*WHAT YOU SHOULD DO*
Reproduce every one of the records below word for word, with nothing added, dropped, or changed.

══════════

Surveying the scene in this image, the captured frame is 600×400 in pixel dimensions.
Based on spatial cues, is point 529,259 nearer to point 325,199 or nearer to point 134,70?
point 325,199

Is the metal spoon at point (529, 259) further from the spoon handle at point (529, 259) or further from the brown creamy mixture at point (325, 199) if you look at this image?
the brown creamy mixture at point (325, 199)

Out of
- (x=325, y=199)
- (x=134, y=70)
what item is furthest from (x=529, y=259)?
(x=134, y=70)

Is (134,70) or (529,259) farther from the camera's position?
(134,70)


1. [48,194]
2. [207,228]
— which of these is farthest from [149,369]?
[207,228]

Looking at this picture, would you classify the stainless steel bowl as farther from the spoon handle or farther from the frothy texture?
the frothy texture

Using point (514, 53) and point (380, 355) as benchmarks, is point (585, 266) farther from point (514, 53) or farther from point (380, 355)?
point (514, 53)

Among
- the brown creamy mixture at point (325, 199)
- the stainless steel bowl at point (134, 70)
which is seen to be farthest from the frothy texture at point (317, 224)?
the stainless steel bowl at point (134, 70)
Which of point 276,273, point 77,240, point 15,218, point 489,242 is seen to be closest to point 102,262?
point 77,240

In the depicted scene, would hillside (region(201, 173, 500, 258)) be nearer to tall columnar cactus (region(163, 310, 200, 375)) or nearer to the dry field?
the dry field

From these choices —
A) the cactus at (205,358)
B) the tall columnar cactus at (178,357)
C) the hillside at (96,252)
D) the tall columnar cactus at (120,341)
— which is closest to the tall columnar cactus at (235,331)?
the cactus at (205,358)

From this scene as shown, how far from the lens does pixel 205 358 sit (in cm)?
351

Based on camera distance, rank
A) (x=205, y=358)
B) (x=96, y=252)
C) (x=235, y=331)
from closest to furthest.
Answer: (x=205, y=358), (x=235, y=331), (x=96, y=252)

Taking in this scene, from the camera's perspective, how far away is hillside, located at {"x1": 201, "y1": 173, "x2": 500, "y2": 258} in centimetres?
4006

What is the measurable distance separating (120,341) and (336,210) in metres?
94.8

══════════

*COMPLETED EXERCISE*
Surveying the scene in this image, the captured frame is 600×400 in pixel dimensions.
Based on spatial cues, is point 529,259 nearer to point 325,199 or nearer to point 134,70?
point 325,199

Is the metal spoon at point (529, 259) further from the spoon handle at point (529, 259) or further from the brown creamy mixture at point (325, 199) if you look at this image?
the brown creamy mixture at point (325, 199)

Out of
- (x=325, y=199)
- (x=134, y=70)
what item is furthest from (x=529, y=259)?
(x=134, y=70)

Is (134,70) or (529,259) farther from the camera's position?
(134,70)


1. [48,194]
2. [207,228]
— which of these is farthest from [149,369]?
[207,228]

Looking at this picture, would you classify the stainless steel bowl as farther from the spoon handle or farther from the frothy texture?
the frothy texture

Using point (514, 53) and point (380, 355) as benchmarks, is point (585, 266) farther from point (514, 53) or farther from point (380, 355)?
point (514, 53)

Among
- the brown creamy mixture at point (325, 199)
- the stainless steel bowl at point (134, 70)
which is seen to be farthest from the frothy texture at point (317, 224)?
the stainless steel bowl at point (134, 70)
Which of point 276,273, point 77,240, point 15,218, point 489,242 is seen to be closest to point 102,262?
point 77,240

In the depicted scene, would hillside (region(201, 173, 500, 258)) be nearer to tall columnar cactus (region(163, 310, 200, 375)) or nearer to the dry field?
the dry field

From these choices —
A) the cactus at (205,358)
B) the tall columnar cactus at (178,357)
C) the hillside at (96,252)
D) the tall columnar cactus at (120,341)
— which is closest to the tall columnar cactus at (235,331)?
the cactus at (205,358)

From this scene as shown, how far from the lens does pixel 205 358 sit (in cm)?
351

Based on camera distance, rank
A) (x=205, y=358)
B) (x=96, y=252)
C) (x=235, y=331)
from closest to furthest.
Answer: (x=205, y=358), (x=235, y=331), (x=96, y=252)

Taking in this scene, from the camera's perspective, how far away is hillside, located at {"x1": 201, "y1": 173, "x2": 500, "y2": 258} in centimetres?
4006

What is the measurable distance separating (120,341) and (336,210) in metres?
94.8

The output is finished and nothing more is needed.